The discussion above is based on the assumption in which the drug molecules are homogeneously dispersed in the amorphous matrix. However, this is basically achieved when the “solubility” of the drug molecules in the matrix is higher than the prescribed amount. Although it is tentatively achievable as the supersaturated system, the physical stability may become concern in that case. The simple approach to determine the solubility is the investigation of Tg.59, 60 If the system is homogeneously mixed, single Tg should appear between Tg of each component. However, equilibrium state is difficult to obtain because of the slow diffusion, and thus the phase separation may proceed during the storage for long period.59, 60 The precise determination of solubility is difficult even in the liquid systems,61 in which diffusion is much faster than the amorphous systems. Therefore, there is great limitation in the phenomenological reasoning on the solid solubility from the observation of the amorphous formulation itself. Attempt to determine the solubility using thermodynamic approach is in proceeding.62–64 This kind of research should help design of the stable amorphous formulations and may lead to promotion of the amorphous formulations to the “class I” technology.
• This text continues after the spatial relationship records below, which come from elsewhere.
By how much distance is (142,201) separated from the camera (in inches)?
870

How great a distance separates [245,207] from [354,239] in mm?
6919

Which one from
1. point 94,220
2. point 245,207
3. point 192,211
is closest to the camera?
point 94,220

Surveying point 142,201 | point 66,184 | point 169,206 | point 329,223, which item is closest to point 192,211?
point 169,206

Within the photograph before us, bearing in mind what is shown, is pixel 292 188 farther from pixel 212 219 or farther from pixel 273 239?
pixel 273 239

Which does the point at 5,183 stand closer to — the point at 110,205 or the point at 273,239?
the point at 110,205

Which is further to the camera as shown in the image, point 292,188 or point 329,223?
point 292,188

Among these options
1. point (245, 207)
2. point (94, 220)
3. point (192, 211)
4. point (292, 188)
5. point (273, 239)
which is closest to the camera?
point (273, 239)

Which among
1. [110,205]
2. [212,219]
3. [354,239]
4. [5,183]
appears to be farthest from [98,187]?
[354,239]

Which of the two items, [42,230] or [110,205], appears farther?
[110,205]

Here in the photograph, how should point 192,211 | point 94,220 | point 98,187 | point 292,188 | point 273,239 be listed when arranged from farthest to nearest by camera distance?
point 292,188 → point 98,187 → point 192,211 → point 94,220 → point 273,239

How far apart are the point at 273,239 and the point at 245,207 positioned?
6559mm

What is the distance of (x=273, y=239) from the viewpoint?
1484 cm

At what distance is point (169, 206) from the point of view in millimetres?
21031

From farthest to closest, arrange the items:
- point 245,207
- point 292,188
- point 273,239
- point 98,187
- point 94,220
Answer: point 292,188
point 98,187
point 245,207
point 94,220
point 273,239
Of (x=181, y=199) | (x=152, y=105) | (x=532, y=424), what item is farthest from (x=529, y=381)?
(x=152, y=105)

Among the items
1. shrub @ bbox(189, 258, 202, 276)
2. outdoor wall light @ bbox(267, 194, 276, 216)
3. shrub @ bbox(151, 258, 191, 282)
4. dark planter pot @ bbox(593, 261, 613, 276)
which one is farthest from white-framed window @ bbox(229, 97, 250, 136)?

The special dosage forms that may be integrated in the development strategy of new chemical entities are summarized with an emphasis on the use of the amorphous dosage form. Some formulations, such as the self-emulsifying drug delivery systems, may be developed within normal timeframes, despite their sophisticated formulation design, if the formulators have a good practice in the area. On the other hand, the special dosage forms, for which a protocol for assessing the physical stability has not yet been established, such as the amorphous formulations, are essentially not applicable within the normal developmental timeframes. Some basic investigations including assessment of the molecular mobility are still required for overcoming problems of the amorphous formulations that inhibit their general use in the pharmaceutical industry.